What the task requires » Drop all images and give the records again exactly.

====

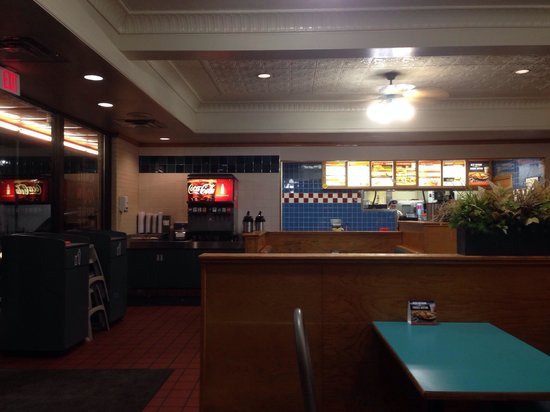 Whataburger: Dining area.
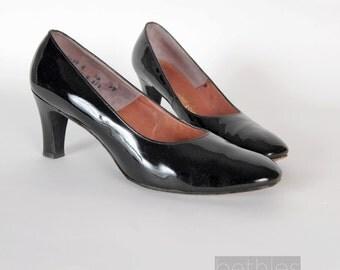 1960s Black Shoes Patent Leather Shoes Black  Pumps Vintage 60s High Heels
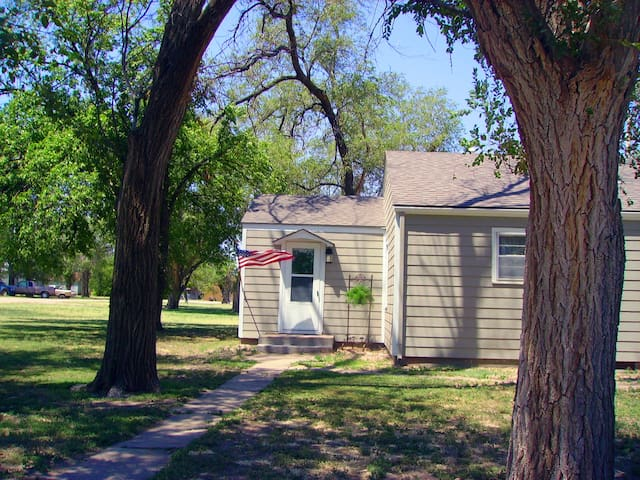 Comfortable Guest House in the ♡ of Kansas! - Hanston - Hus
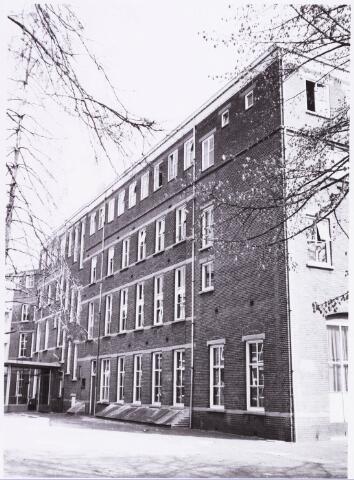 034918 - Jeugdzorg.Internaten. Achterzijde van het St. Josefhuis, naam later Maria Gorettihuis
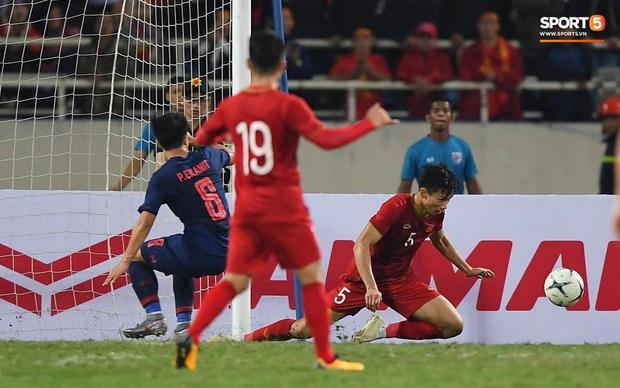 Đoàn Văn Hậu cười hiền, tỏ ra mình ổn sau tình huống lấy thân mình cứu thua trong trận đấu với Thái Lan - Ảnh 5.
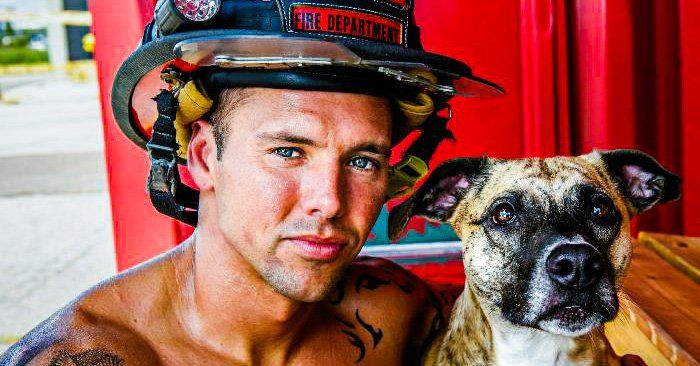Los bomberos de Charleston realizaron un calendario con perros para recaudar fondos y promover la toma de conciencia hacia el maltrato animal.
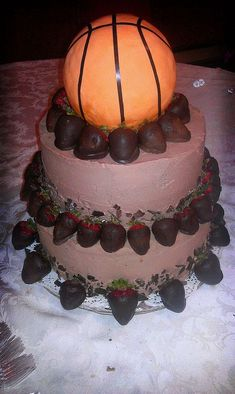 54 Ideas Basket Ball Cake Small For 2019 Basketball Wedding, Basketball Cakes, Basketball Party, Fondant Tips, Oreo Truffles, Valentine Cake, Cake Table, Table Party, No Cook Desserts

====

Task solution »
 Whataburger: Dining area.
 1960s Black Shoes Patent Leather Shoes Black  Pumps Vintage 60s High Heels
 Comfortable Guest House in the ♡ of Kansas! - Hanston - Hus
 034918 - Jeugdzorg.Internaten. Achterzijde van het St. Josefhuis, naam later Maria Gorettihuis
 Đoàn Văn Hậu cười hiền, tỏ ra mình ổn sau tình huống lấy thân mình cứu thua trong trận đấu với Thái Lan - Ảnh 5.
Los bomberos de Charleston realizaron un calendario con perros para recaudar fondos y promover la toma de conciencia hacia el maltrato animal.
 54 Ideas Basket Ball Cake Small For 2019 Basketball Wedding, Basketball Cakes, Basketball Party, Fondant Tips, Oreo Truffles, Valentine Cake, Cake Table, Table Party, No Cook Desserts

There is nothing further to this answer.